For footwear I mate gaiters with waterproof Salomon XA Comp 7 Trail Runners and a pair of Thorlo® or SmartWool® hiking socks. On winter hikes I also use Kahtoola Microspikes when hard-packed ice and snow is present. The microspikes stretch over my hiking shoes. For deep snow, snowshoes would be recommended. We haven't had more than 5 inches (12.7 cm) of snow on the ground at one time so far this winter (2014-2015). I've done fine with just waterproof trail running shoes, gaiters, and trekking poles.

Gaiters with waterproof trail runners.

Kahtoola Microspikes

Since we're talking cold weather, here are a few other things I do. When it's cold, my camera battery no longer works well. Keeping the camera inside my jacket keeps it dry and warm enough to perform. I do not keep it in an airtight bag or in a sweaty pocket, or condensation will form on the lenses. When it's cold enough for the tube on my camel back to freeze up I tuck it into my jacket to keep it warm. To preserve the battery in my phone (needed for running my GPS app) I keep it warm by storing it in my pants pocket.

I wear clothing that can be easily vented to allow the moisture from sweat to escape while keeping me warm. Double zippers that open from both the top and bottom as well as arm pit zips are excellent for this. Cotton is not appropriate for winter hiking. Once it becomes wet with sweat it becomes cold and stays cold.

Fleece gloves aren't warm enough when it's too cold. When it's bitterly cold a good warm pair of mittens is more effective. If it's cold enough with the windchill for frostbite to set in, or the weather forecast is dicey, my rule is no hiking. If you Google "frostbite temperature scale images" you will find many handy charts showing temperature/windchill versus the amount of time it takes for frostbite to occur.

Trudging through the snow requires extra effort. I consider this when planning hiking distances and times. I also find trekking poles are a great help with trudging through snow and hiking winter hills.
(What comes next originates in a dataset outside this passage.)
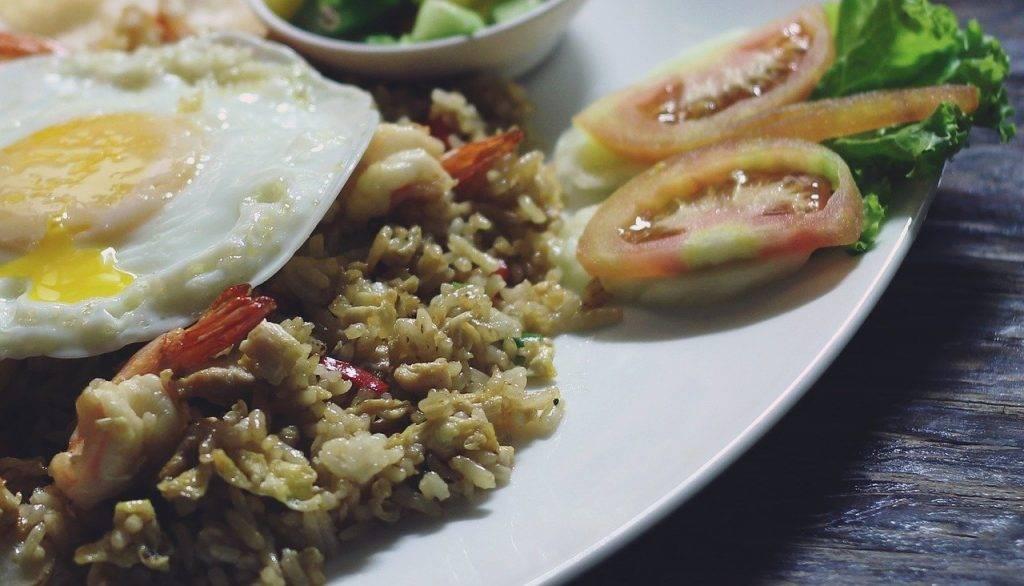 riz frit, riz frit spécial, alimentaire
As always, I take appropriate safety measures. I always let someone know my plans, dress warm enough for conditions, and carry emergency provisions. I do not recommend hiking during dangerous weather conditions or when the windchill presents a frostbite risk. I recommend testing out your hiking ensemble in safe settings in which you can quickly return to your home or car should your clothing prove unsuitable for conditions.